I met ANDREA BURGAY during Bushwick Open Studios in 2018. She had a bunch of small works on display that appealed to me because they did not hew to the rather constrained historical perception that collage is all about putting tiny little pieces together, managing infinitely small and disconnected elements. The common image of the artist is of a magic builder, someone who makes something out of nothing. Every artist is in some way a builder as well as its opposite, a destroyer. The collagist first destroys conventions before building expectations. Burgay’s collages presented as paintings, evading use of recognizable print media and composing elementary forms in a dynamically charged foreground. Their action and their depth were both painterly. Burgay uses destruction as much as she does construction in her work; this frees her to be active and even instinctual in her choices. She avoids the overt touchstone that images sourced from media would represent, drawing the eye toward a recognizable form. She wants to create a palimpsest rather than merely manifest a romantic image. We cannot allow ourselves to limit our aesthetic appreciation of any one of her collages to a single element, no matter how recognizable, or redolent with appropriate emotion, it may be. We must allow our attention to swirl around the entire profusion of combined forms. Though the “real” object may act as a centering element, it has to be a point of both origin and departure.
A recent body of work, Burgay’s REQUIEM series infuses ruin and monumentality, creating works that court complexity through indirection and messiness, showing all the successive levels of societal development up to the point of crisis. Burgay’s details are manifest as archeological or historical facts within layers of matter. Her collages are map-like in their precision and in their flow. There is a specific attempt to create tension between areas of great accumulation and areas where an emptiness or an elision occurs more strongly. Absences take the form of gestures while areas of defined color are like shields or walls. Media based images of real things seem to be haphazardly added, almost as if merely by chance. They occupy space as well as merely take it up, and may only serve as disruptions in the greater palimpsest of formal strategies Burgay intends. One strains to read them, projecting a degree of meaning that is otherwise alien to the dynamic aesthetic action in the work on its face. Is the injection of media necessary, or is it merely to point to its own corrupted qualities? I think that if we can see past its object-relative nature, we can apply what it does as just another conditional form, albeit one that is complicated by being curated into the picture.
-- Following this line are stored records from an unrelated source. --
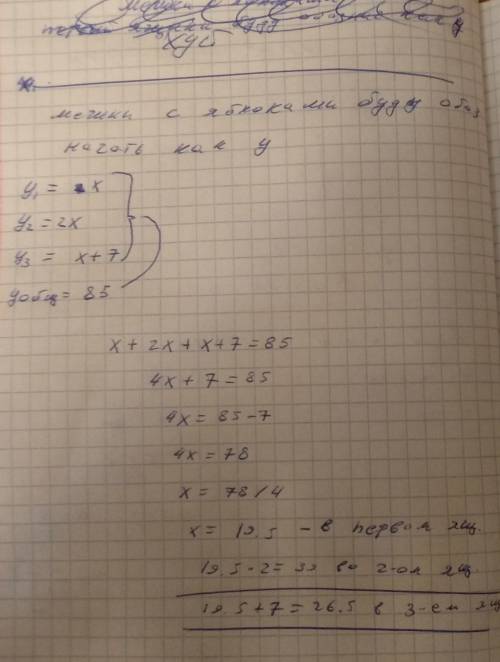  В трёх мешках лежит 85 кг яблок. Во втором ящике яблок в 2 раза больше, чем в первом, а в третьем –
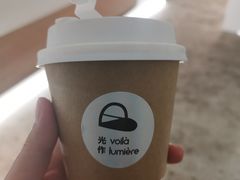 -光作面包Voila Lumiere(中山店)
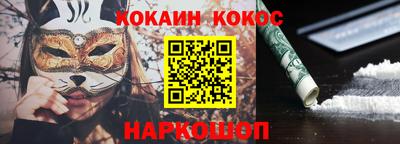 apvp Свободный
What Burgay achieves is lyrical and evocative, painterly in its effect, rather than either a welter of cultural cross-references floating amidst a sea of unintelligibility or a methodically organized artifice of imperatively esthetic parts. She doesn’t want to overcharm or bemuse, but wants to take you on a journey where you can eventually recognize your pleasure in a continued engagement with her forms, one which rewards a dedicated habit of observance over time. Burgay wants to dramatize the natural progression from creativity to normalcy to decadence, decay and finally destruction. To look back over the history of art one must treat it like history, to view not only the obvious plateaus but also the stages of birth and death that accompany true evolution. The substantial details are manifested as archeological or historical facts within layers of matter. There’s something very attractive about an object or image that projects ruin. Nothing that is ruined can have escaped having a personal history, and every mark left upon it, or every broken piece, is a clue for us to unravel the mysteries of its previous existence. For Burgay, disorder is the construct that directs all forms. To trust in the forces of destruction, leading to decay or ruin, and leads into a continuum of change that is as endless as it is inexorable.
John would be proud of you David! nice writing !!